| Consigne |
Recopiez fidèlement le passage du texte sur la rétention des étrangers compris entre "L'article 15 (5)" et "du pays d'origine.", ces deux bornes incluses.

| Texte retenu |
══════
L'article 15 (5) de la directive est clair : la durée maximale de la rétention est de six mois. Cela n'empêche pas les Etats membres de choisir de rester en-deçà. L'article 15(6) permet une rétention de douze mois au-delà. il faut que la détention supplémentaire soit justifiée par une impossibilité d'organiser le retour : manque de diligence, difficultés d'identification du pays d'origine.

Le tout doit être évidemment placé sous le contrôle d'un juge.

La rétention doit être ordonnée par écrit par les autorités administratives ou judiciaires. L'Etat membre doit prévoir un contrôle juridictionnel accéléré de la légalité de la rétention. L'intervention judiciaire doit avoir lieu le plus rapidement possible à compter du début de la rétention.  Ce plus rapidement possible n'est pas défini dans la directive retour.

La loi française du mois de juin 2011 fixe ce temps à cinq jours. On constate qu'en  France la plupart des éloignements se font avant l'intervention du juge judiciaire, soit avant cinq jours, soit avant toute audience du juge de la liberté, juge judiciaire qui vérifie que la procédure a bien été respectée.

Ici, une spécificité française : la distinction entre le juge administratif et le juge judiciaire. Cette distinction n'existe pas pour le droit de l'Union européenne. L'important, pour la directive retour, pour le droit de l'UE, c'est que l'étranger puisse contester sa rétention devant un juge

Lorsqu'en 2008, je me rendais aux audiences d'étrangers devant le juge de la liberté et de la détention au TGI de Bayonne, les étrangers y étaient présentés dans les 48 heures qui suivaient leur arrestation.

Par ailleurs, l'étranger en centre de rétention a aussi la possibilité, toujours  selon la directive européenne, de contester la régularité de sa rétention auprès d'un juge - ce n'est pas la procédure qui est en cause, alors, mais le bien fondé de l'obligation à quitter le territoire français.  L'OEE constate qu'en France l'étranger est renvoyé dans son pays avant même d'avoir pu présenter son recours, pourtant suspensif de l'éloignement.

Quant aux demandeurs d'asile, même primo arrivants, ils se voient souvent éloignés avant toute audience devant la Cour Nationale du Droit d'Asile.
══════
| Entrées enregistrées |

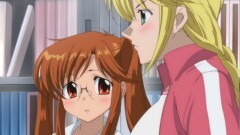 第11話　彼女といた午後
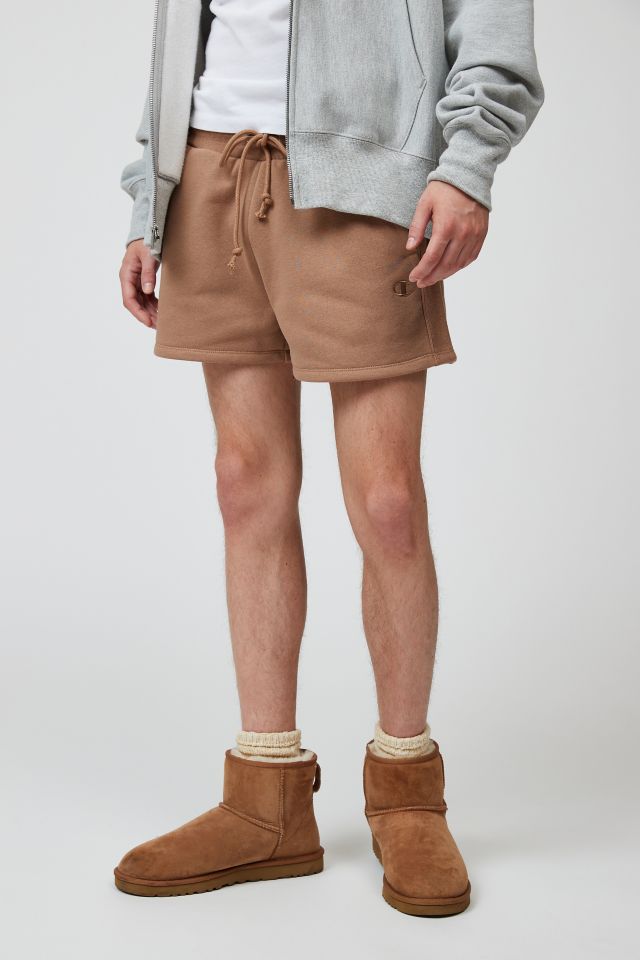 Short Champion UO Exclusif Reverse Weave 3" #1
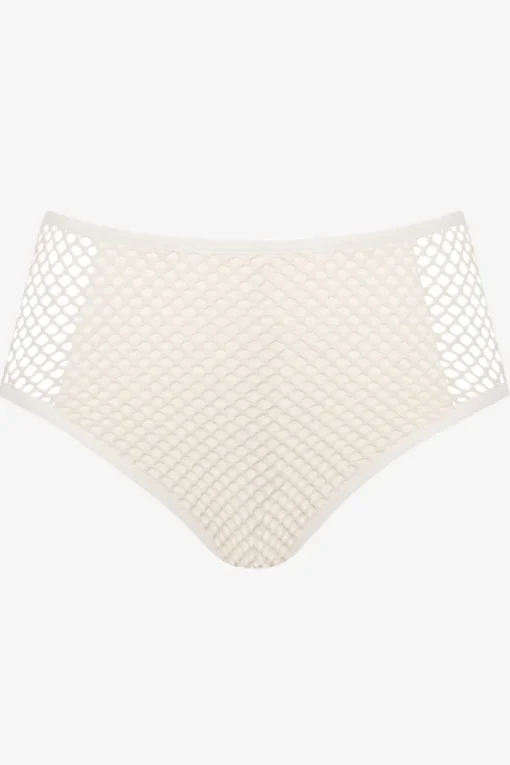 Pua High Waist Bottom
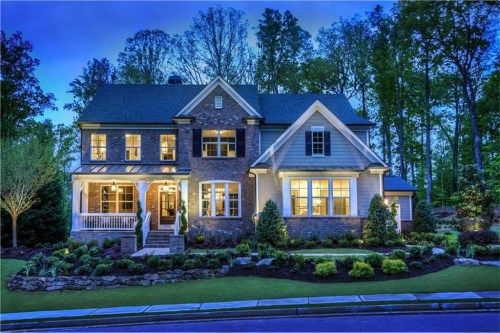 2335 Monet Drive, Cumming, GA 30041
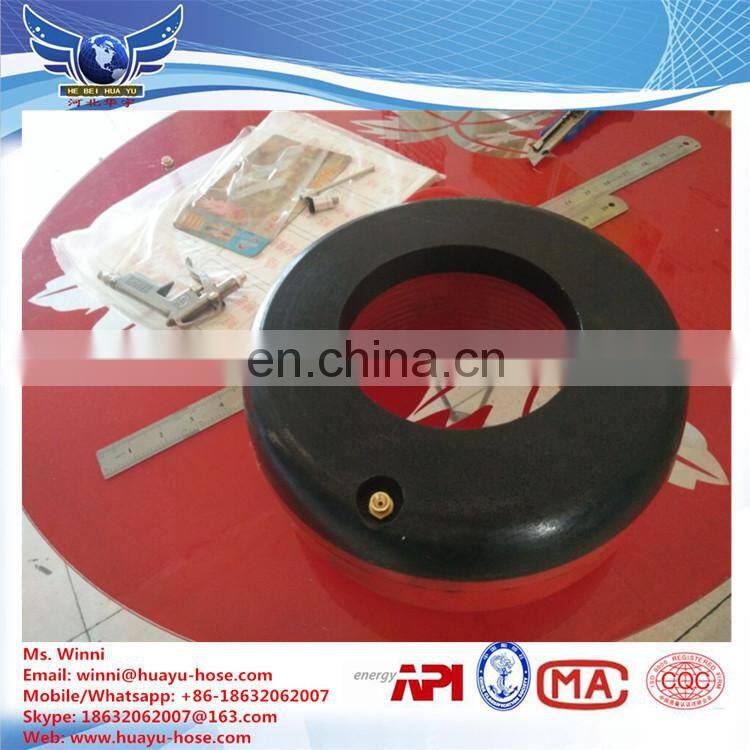 Air-Operated Thread Protectors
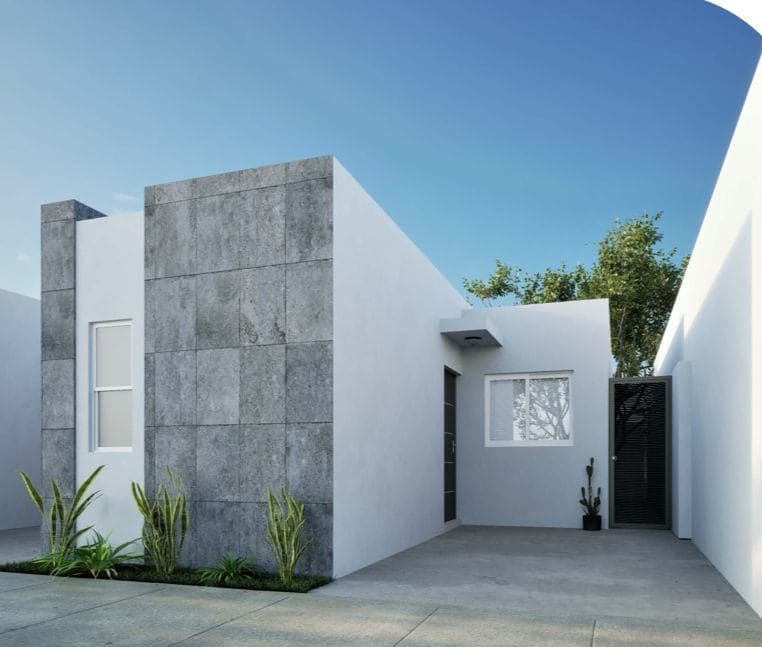 Casa en venta en Villa D Nogal, Gómez Palacio · Modelo Lara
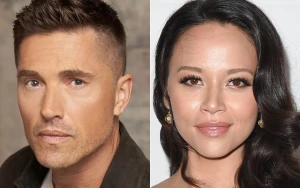 The Rookie’s Eric Winter Hints at Tim and Lucy’s Future Together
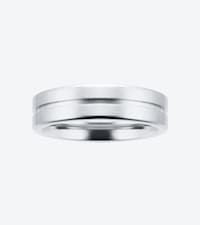 Shop Titanium Rings image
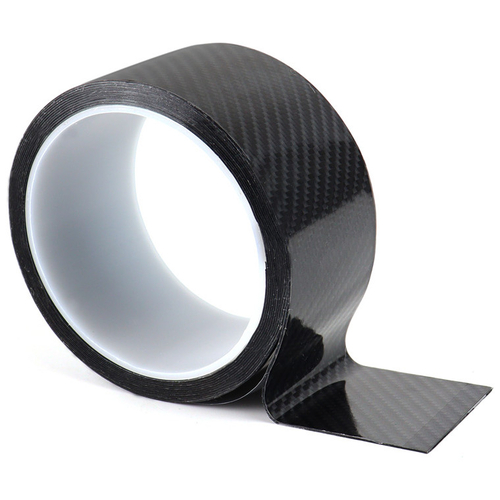 TAINIA 5D CARBON ΕΣΩΤΕΡΙΚΗΣ & ΕΞΩΤΕΡΙΚΗΣ ΧΡΗΣΗΣ 50mm x 3m AMIO -1 ΤΕΜ.
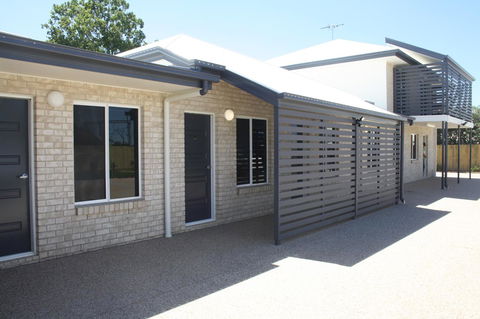 Emerald Park Motel - Holiday Jervis Bay 15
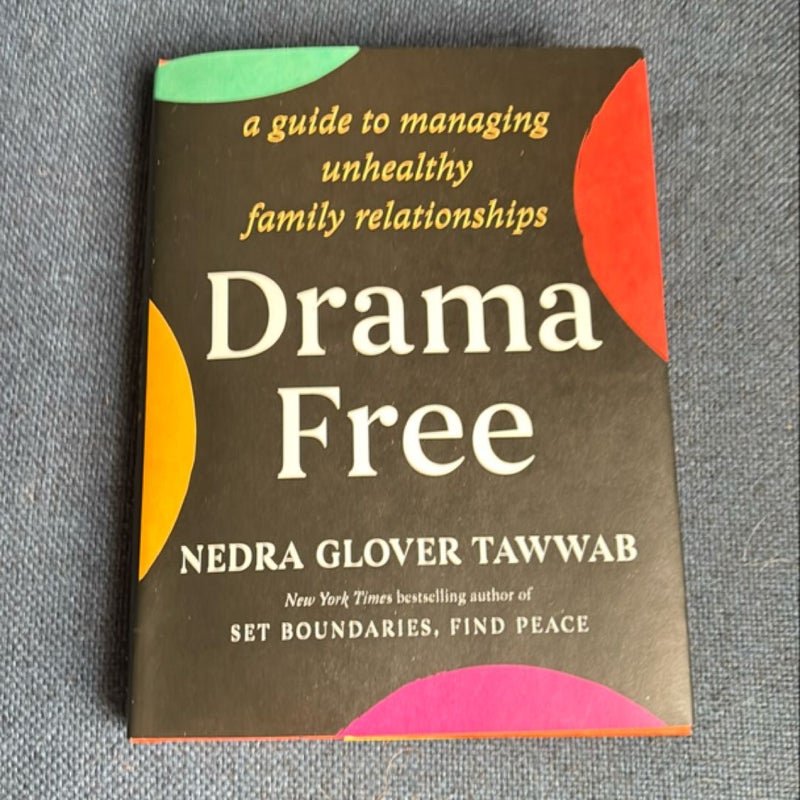 Drama Free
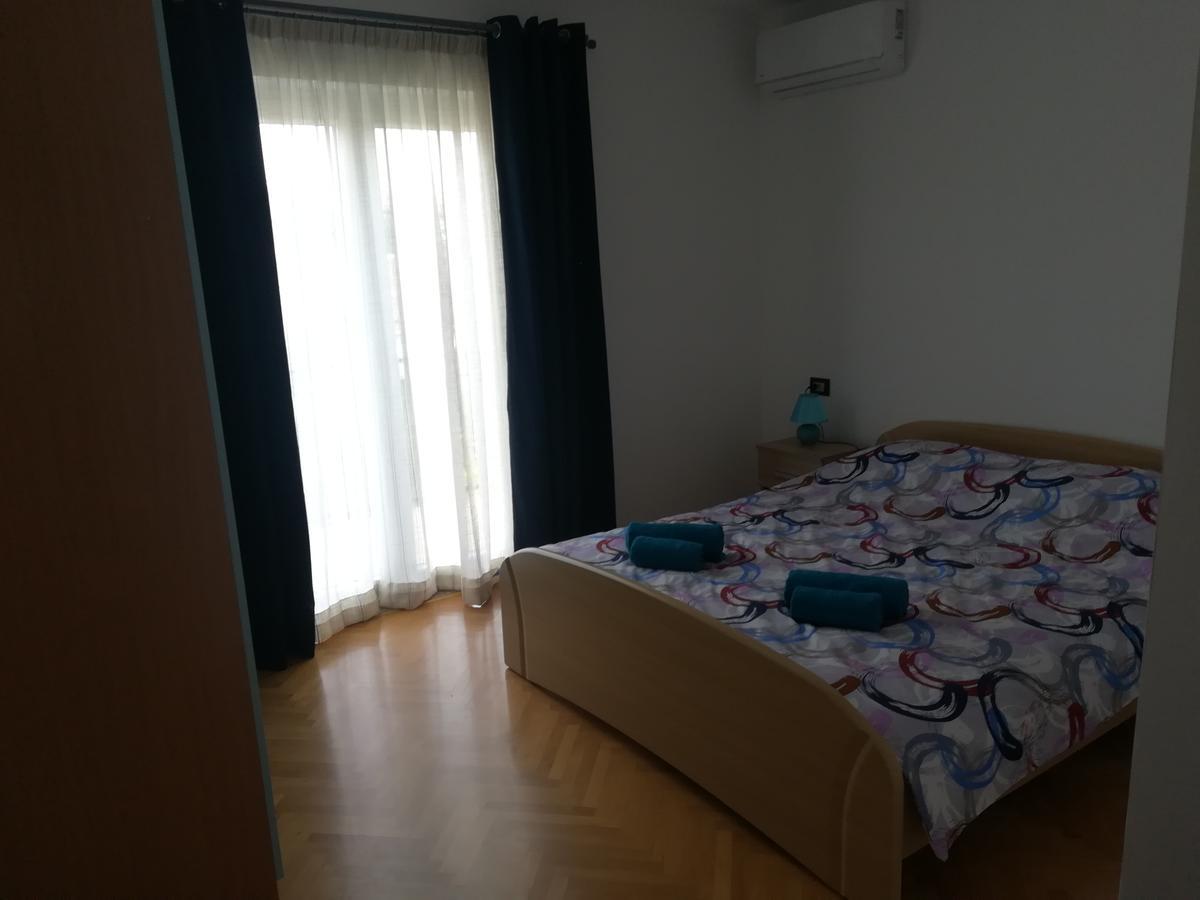 Valki Appartement Poreč Buitenkant foto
══════
| Réponse attendue |
L'article 15 (5) de la directive est clair : la durée maximale de la rétention est de six mois. Cela n'empêche pas les Etats membres de choisir de rester en-deçà. L'article 15(6) permet une rétention de douze mois au-delà. il faut que la détention supplémentaire soit justifiée par une impossibilité d'organiser le retour : manque de diligence, difficultés d'identification du pays d'origine.